I took a slow swallow from my mug. “I kind of picked that up. So what do you want to be?”
“I don’t know for sure,” she said, looking down into her cup.
I let some moments pass. “Tell me about today.”
Becca grimaced. “Can we just pretend I went shopping or something?” she asked.
I raised an eyebrow. “Sure. How was the shopping on Cayman Boulevard?”
She chuckled and looked away, probably surprised that I played. I was surprised that I played. Not my normal way. Maybe Seth was good for me, too.
“Not good,” she said. “I didn’t buy anything.”
Goose bumps. I looked at her. “Why not?”
She shrugged. “Wasn’t ready to, I guess. Decided to save my money for—something worth spending it on. Maybe wait for something I can’t live without,” she added softly.
I had no words to describe how that floored me. All I could do was stare at her in awe. She’d made her own choice. Made her own rule for herself. Her own rule.
Granted, she’d skipped school and snuck off to do it, but I had to recognize the hugeness of what she had done.
“I think that was a brilliant decision,” I said when I found my tongue.
Becca met my gaze. “And if I’d went the other way?”
I cleared my throat. “Well, I guess I wouldn’t be able to say much, would I?”
Memory clouded her expression. “I shouldn’t have said that about Seth—about you—I’m sorry.”
I touched her hair. “It’s okay, babe. There was truth in it. It’s a hard truth for a parent to justify, is all.” She nodded and ran a finger around the rim of her half-empty mug. “I’m very proud of you, Bec,” I said, feeling the burn behind my eyes. I swear I was going to dehydrate. “That was a very grown-up decision you made.”

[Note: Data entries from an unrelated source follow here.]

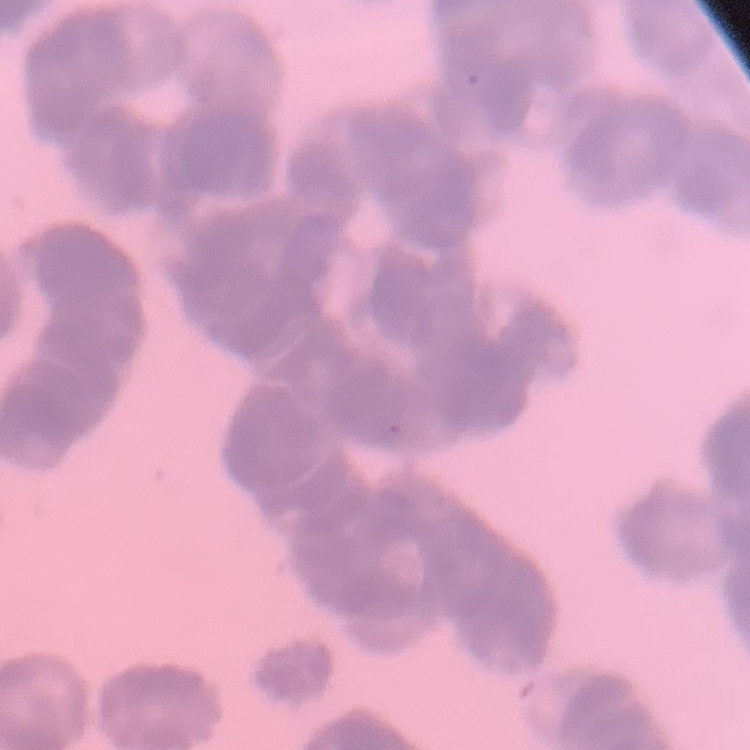
erythrocyte morphology = rouleaux formation
image type = one tile cut from a larger photomicrograph
preparation = thin peripheral smear
stain = Field's or Giemsa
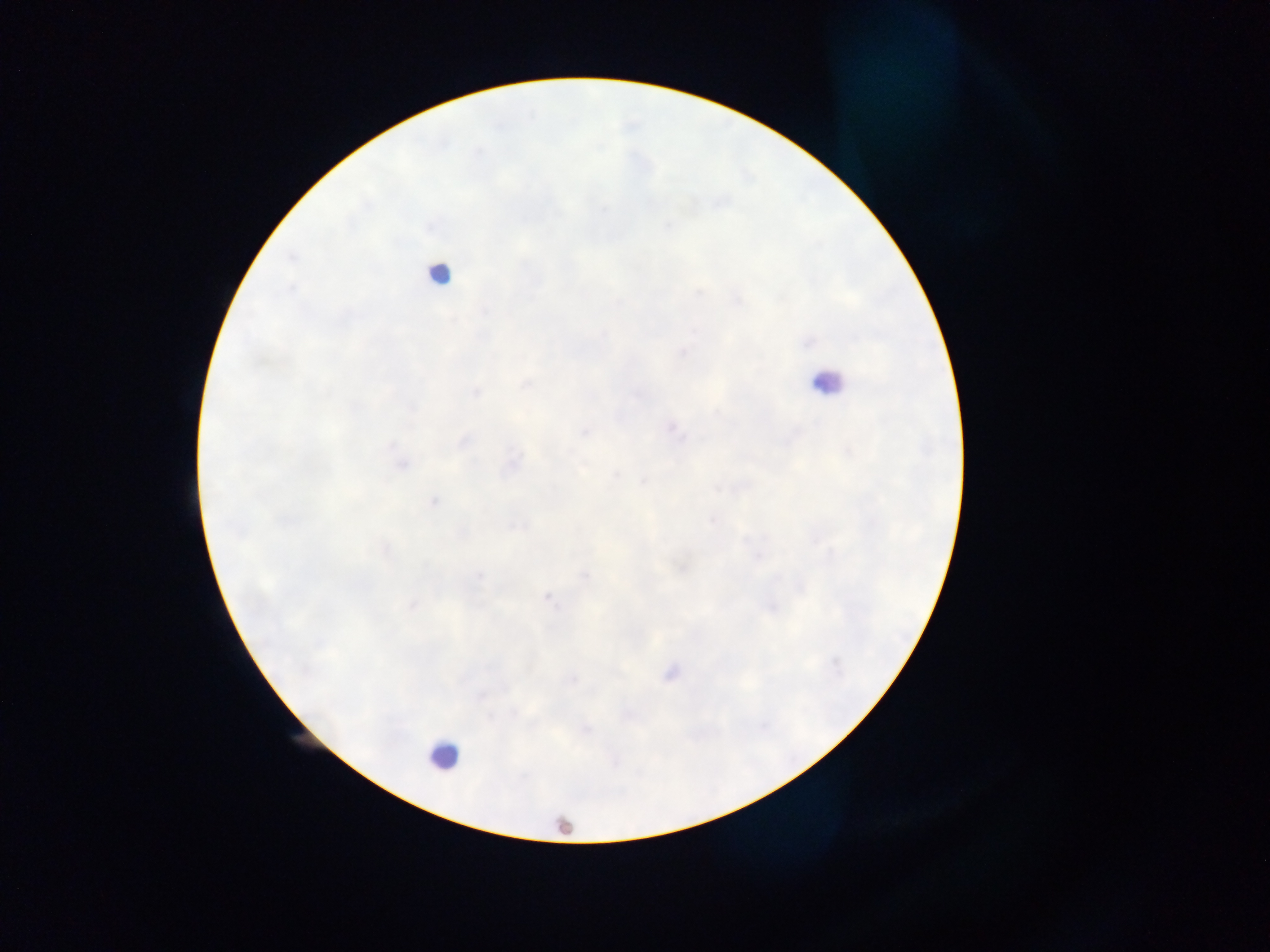

capture: mobile-phone photograph through a microscope
malaria_parasite_locations: 'approximate centers as (x, y) in pixels: (698, 293), (737, 301), (618, 303), (484, 311), (694, 332), (808, 342), (683, 352), (526, 384), (476, 392), (411, 408), (671, 428), (585, 432), (463, 442), (392, 446), (514, 462), (402, 465), (616, 476), (644, 481), (434, 501), (711, 521), (519, 526), (385, 549), (758, 556), (682, 568), (585, 575), (478, 576), (548, 598), (413, 606), (771, 607), (836, 663), (670, 674), (571, 680), (515, 712), (490, 716), (585, 729)'
preparation: thick blood smear
image_size: 1270×952 pixels
field_of_view: single
leukocyte_locations: 'approximate centers as (x, y) in pixels: (438, 273), (826, 383), (442, 756), (563, 827)'
country: Ghana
State which parasite is depicted.
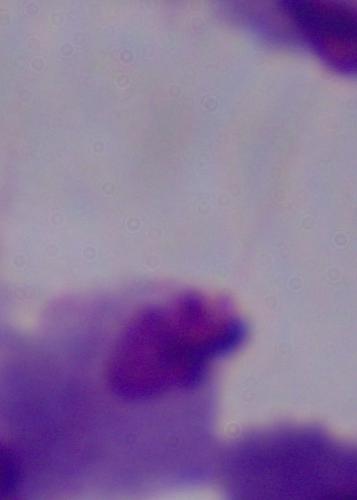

She looked up and misted over as she smiled. “Grown-up enough to not get punished?”
“Oh, no.”
She laughed. “Yeah, it was worth a shot.”

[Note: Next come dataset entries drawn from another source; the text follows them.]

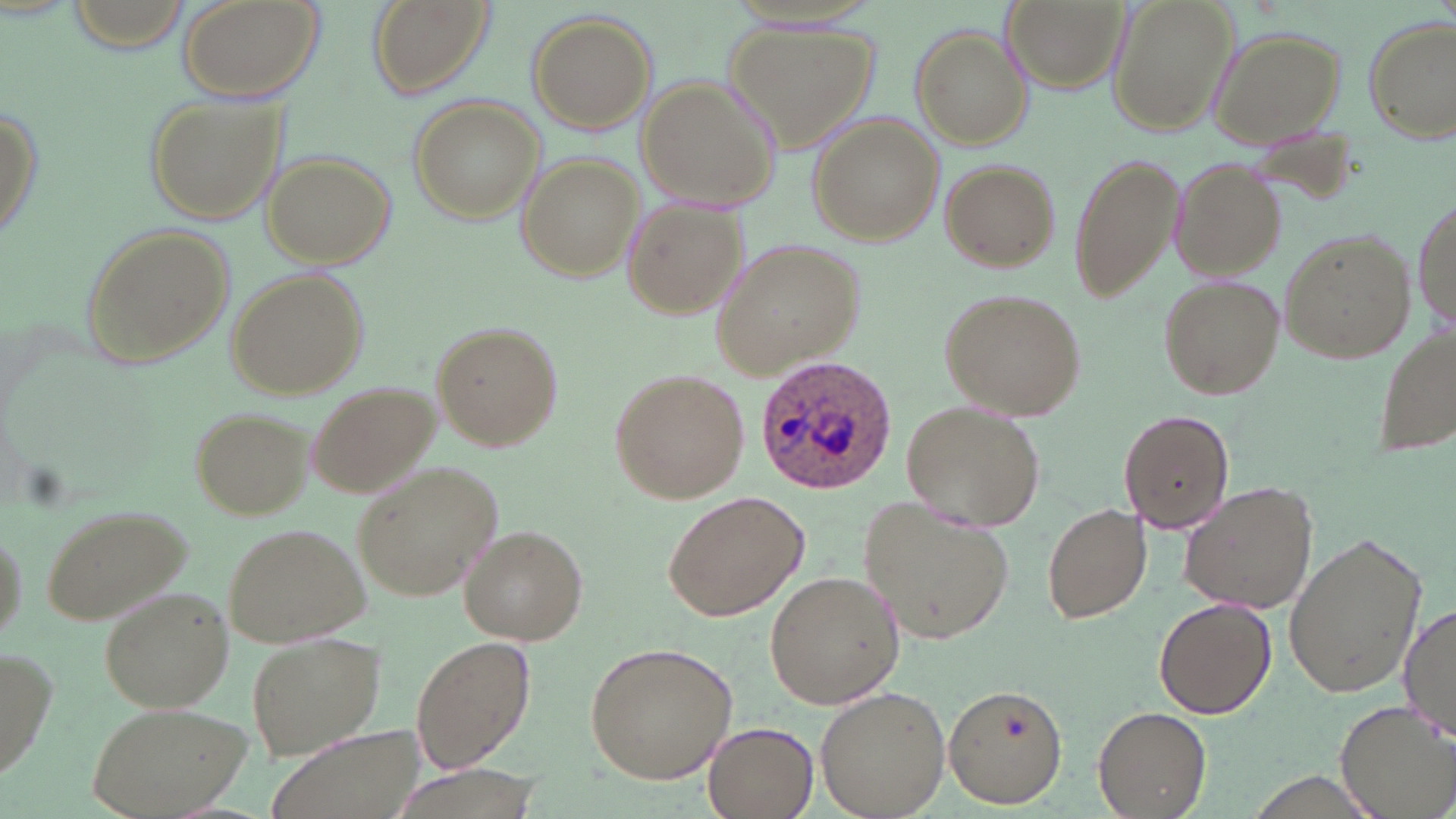
Summary:
  - Coordinate format: approximate bounding boxes as (x1,y1)-(x2,y2) corner pairs in pixels
  - Plasmodium ovale-infected red blood cell locations: (755,354)-(898,495)
  - Uninfected red blood cell locations: (177,0)-(323,103), (364,0)-(497,101), (1001,0)-(1130,96), (1105,0)-(1240,139), (526,10)-(657,135), (1364,16)-(1455,143), (729,19)-(878,154), (1207,25)-(1346,146), (910,27)-(1031,150), (637,76)-(779,211), (0,93)-(43,254), (144,94)-(283,224), (409,95)-(546,225), (810,114)-(943,244), (1067,149)-(1184,302), (261,152)-(396,266), (517,153)-(641,281), (1167,155)-(1285,282), (938,159)-(1059,271), (622,197)-(748,320), (1412,200)-(1454,337), (79,222)-(232,367), (1280,228)-(1418,366), (714,238)-(865,377), (226,270)-(369,400), (1158,275)-(1284,400), (939,287)-(1085,423), (1371,318)-(1456,463), (430,321)-(564,451), (610,366)-(750,504), (306,380)-(441,499), (903,401)-(1042,533), (187,405)-(311,520), (1119,409)-(1234,535), (354,465)-(496,598), (1177,481)-(1318,615), (661,491)-(809,624), (1042,500)-(1151,624), (860,501)-(1013,648), (41,502)-(194,625), (227,522)-(371,646), (460,527)-(586,644), (1282,530)-(1429,702), (764,569)-(905,709), (101,589)-(232,711), (1154,598)-(1275,718), (1401,602)-(1455,745), (248,629)-(386,758), (410,634)-(536,773), (584,641)-(738,783), (0,642)-(60,785), (944,684)-(1068,809), (815,685)-(953,818), (1335,698)-(1456,816), (88,700)-(250,818), (1093,704)-(1212,817), (704,722)-(818,818), (266,726)-(426,819)
  - Slide-level diagnosis: Plasmodium ovale
  - Image size: 1456×819 pixels
  - Stain: May-Grünwald-Giemsa
  - Field of view: single
  - Preparation: thin blood film
  - Modality: optical microscopy
  - Magnification: 1000x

“It was, but the playing hooky part of your day takes the grown-up part down.”
“I know.” She covered her face. “God, what does Dad know?”
“Enough,” I said. “You need to talk to him like this. He deserves it.”
“That’s what Seth said.”
I turned sideways to face her. “How did all this go down with Seth?”

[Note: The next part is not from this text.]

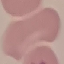
Malaria status: uninfected. Thin blood smear. Photographed with a smartphone camera at the microscope eyepiece. Giemsa-stained preparation. Automatically extracted cell patch, resized to 64 × 64 pixels.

Becca swept her hair back and it fell in its little choppy layers.
“He was sitting on the hood of his truck all badass right outside the door of the—” She stopped and gave me a sideways glance. “The mall.”
It was all I could do not to spit hot chocolate. “Of course.”
“Mark about pissed himself,” she said. “Then Seth told him he could leave, that he’d take me home.”
“And you just said, Okay, see ya, Mark?” I asked, incredulous.
If Hayden or I would have done that, there would have been sounds only dogs could hear. Seth was right.
She held up a hand. “I don’t know, I guess I was so embarrassed that he was sitting there waiting on me, it didn’t even cross my mind to argue.”
“Wow.”
She rubbed at her face. “Then he brought me to St. Vernon’s.”
I blinked. “What?”
She looked at me questioningly. “It’s a place for teenage mothers that have nowhere to go.”
“I—I know,” I said, my voice cracking. “I’ve been there.”